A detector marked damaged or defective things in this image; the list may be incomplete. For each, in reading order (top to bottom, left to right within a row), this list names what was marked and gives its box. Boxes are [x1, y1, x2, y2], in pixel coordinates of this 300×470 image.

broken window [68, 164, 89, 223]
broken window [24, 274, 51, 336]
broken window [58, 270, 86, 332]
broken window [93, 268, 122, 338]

- **GOAL**: Recast the records above as a JSON list of strings with one string per line, leaving out blank lines.

- **THE REPLY**:
[
  "A detector marked damaged or defective things in this image; the list may be incomplete. For each, in reading order (top to bottom, left to right within a row), this list names what was marked and gives its box. Boxes are [x1, y1, x2, y2], in pixel coordinates of this 300×470 image.",
  "broken window [68, 164, 89, 223]",
  "broken window [24, 274, 51, 336]",
  "broken window [58, 270, 86, 332]",
  "broken window [93, 268, 122, 338]"
]